Die Burg sah alt aus und war durch ihre Lage beinahe uneinnehmbar, dennoch war es kein romantischer Ort, sondern wirkte eher bedrohlich auf Anita.
Sie sah Gabriel an. »Wolltest du mir das zeigen? Den Ort, an dem du geboren wurdest?«
Gabriel lächelte. »Ein Anblick, der sich lohnt, wie ich finde. Die Burg von Weir mag von außen vielleicht düster aussehen, Mylady, aber innen erwarten einen stets ein herzlicher Empfang und Tafelfreuden.«
»Gehen wir hinein, damit ich deine Familie kennenlernen kann?«
Gabriel schüttelte den Kopf. »Nein, Mylady, das ist nicht möglich, da es meine bescheidenen Kräfte nicht vermögen.«
»Wie bitte? Was meinst du damit?«
»Das«, sagte Gabriel und plötzlich spürte sie wieder festen Boden unter den Füßen und befand sich mitten in der Großen Halle– um sie herum tanzten die Schlossbewohner ausgelassen zur Musik.

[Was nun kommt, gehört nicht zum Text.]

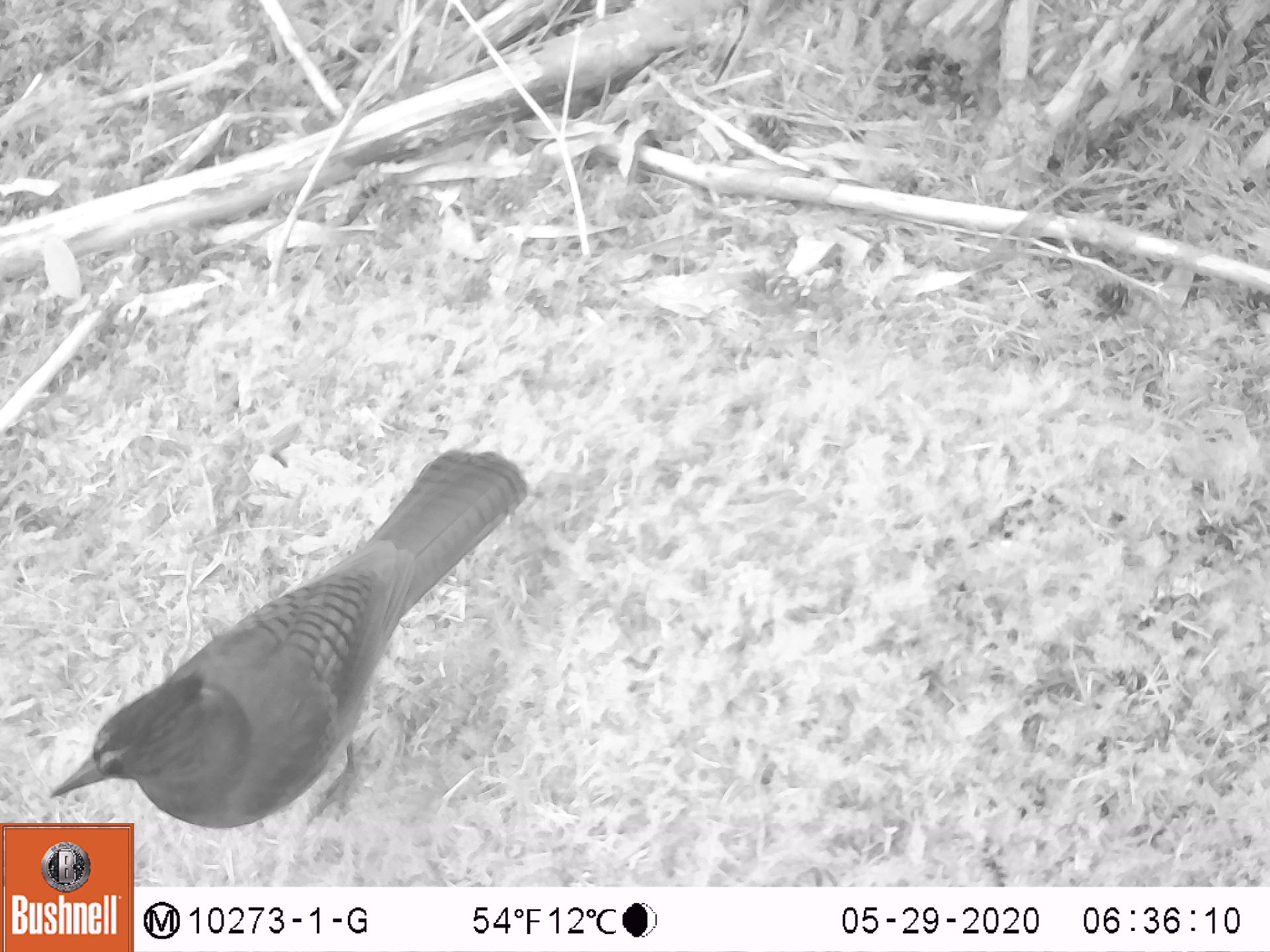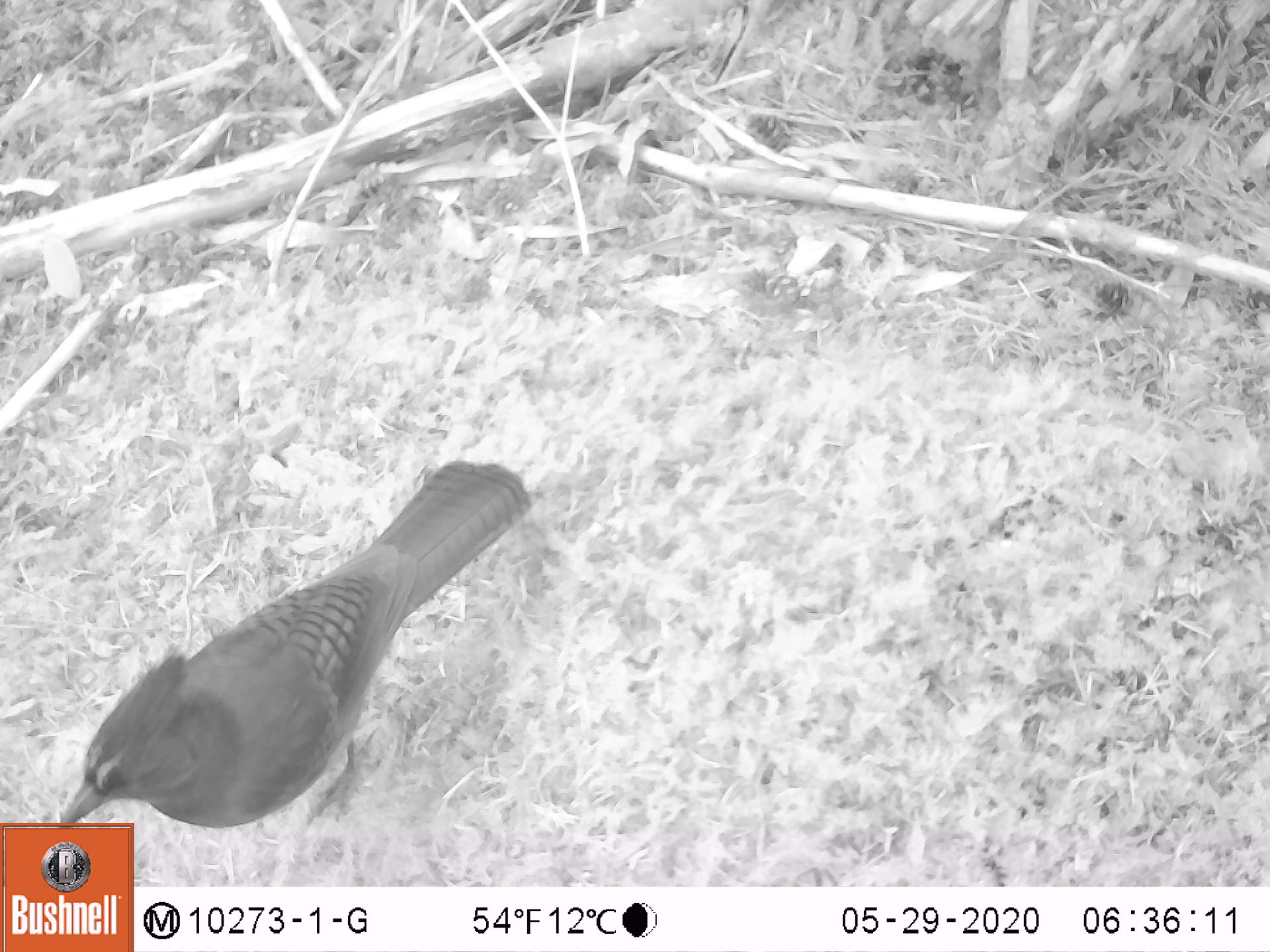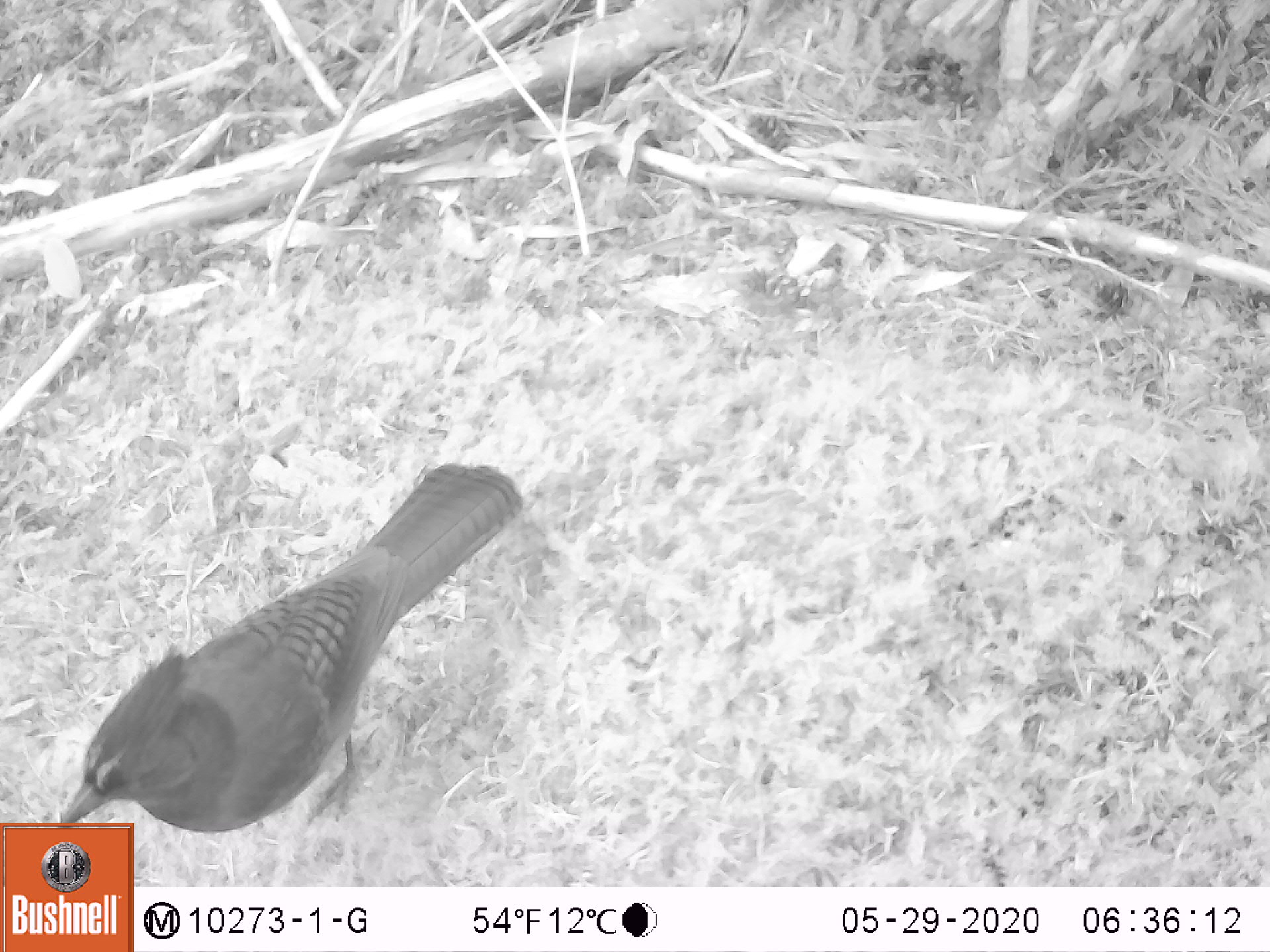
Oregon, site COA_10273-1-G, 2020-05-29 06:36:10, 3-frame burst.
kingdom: Animalia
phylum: Chordata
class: Aves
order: Passeriformes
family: Corvidae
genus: Cyanocitta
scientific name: Cyanocitta stelleri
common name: steller's jay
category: stellers jay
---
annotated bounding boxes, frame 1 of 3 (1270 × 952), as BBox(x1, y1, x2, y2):
stellers jay: BBox(49, 447, 532, 820)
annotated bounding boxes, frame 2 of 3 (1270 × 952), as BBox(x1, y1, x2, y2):
stellers jay: BBox(55, 456, 533, 820)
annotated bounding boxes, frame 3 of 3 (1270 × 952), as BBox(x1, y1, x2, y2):
stellers jay: BBox(61, 459, 529, 817)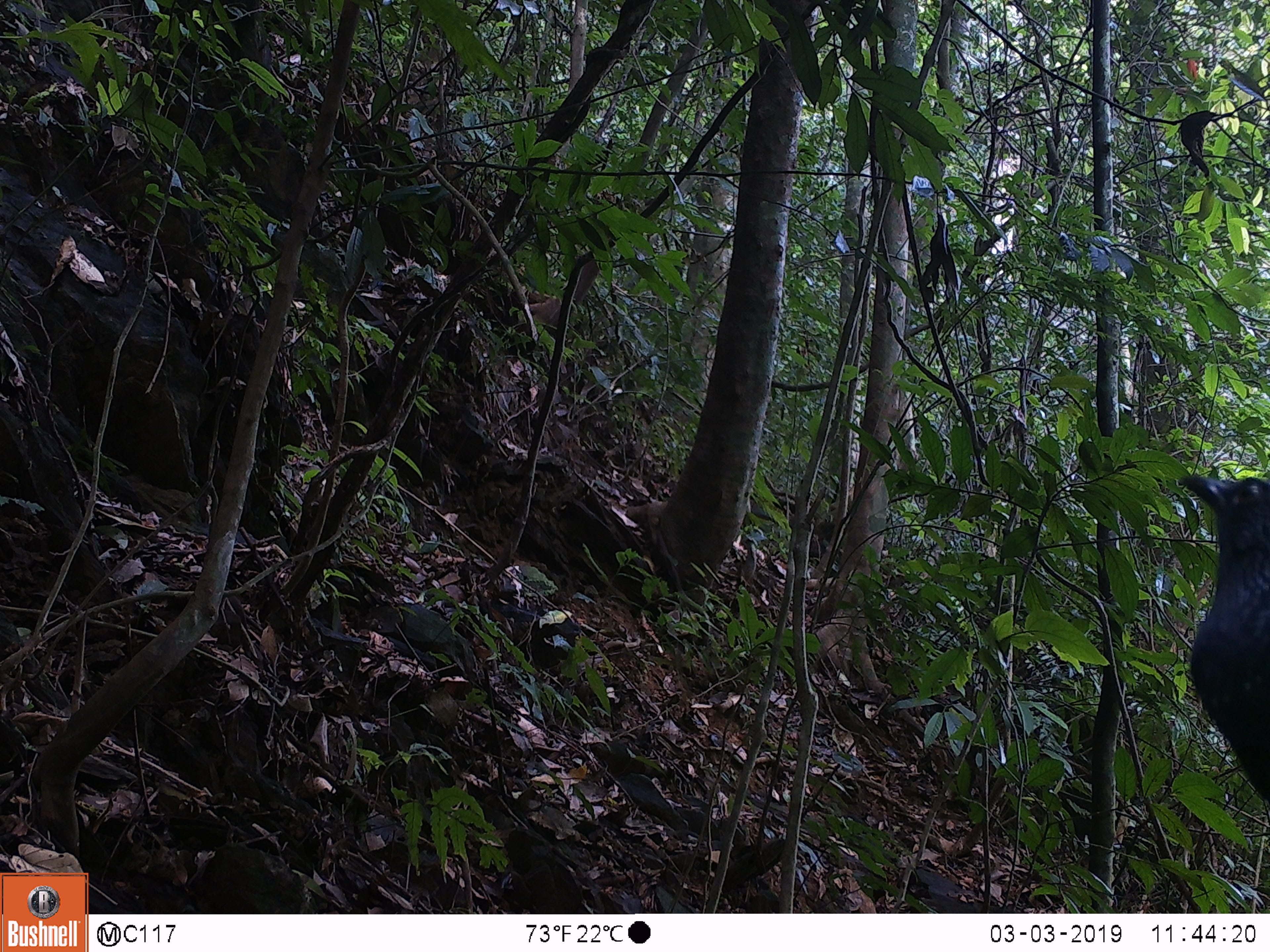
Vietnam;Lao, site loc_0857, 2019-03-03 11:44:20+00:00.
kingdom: Animalia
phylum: Chordata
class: Aves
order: Passeriformes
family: Muscicapidae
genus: Myophonus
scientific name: Myophonus caeruleus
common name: blue whistling thrush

»Oh!« Sie stolperte und wäre fast hingefallen. Nur Gabriels Hände bewahrten sie davor, der Länge nach auf den Tanzboden zu stürzen.
Sie blickte benommen in seine Augen– silbern und schwarz. Jetzt erst konnte sie ihren Blick abwenden und es schien, als entließen seine Augen sie aus einer seltsamen Verzauberung.
Er führte sie von der Tanzfläche. Sie lächelte ihn dankbar an und ließ sich auf einen Stuhl sinken, während sie langsam wieder zu sich kam. »Vielen Dank«, sagte sie. »Das war ja vielleicht ein irrer Zauber!«
Er verbeugte sich und küsste ihre Hand. »Es war mir ein Vergnügen«, sagte er. »Und nun darf ich mich empfehlen– ich möchte Euch nicht länger mit Beschlag belegen, denn es gibt noch viele andere, die mit Euch zu tanzen wünschen.« Er richtete sich auf und verschwand mit einem Lächeln in der Menge.
Anita starrte ihm versonnen nach, noch immer das Sternenlicht vor Augen, das Säuseln des Windes in den Ohren.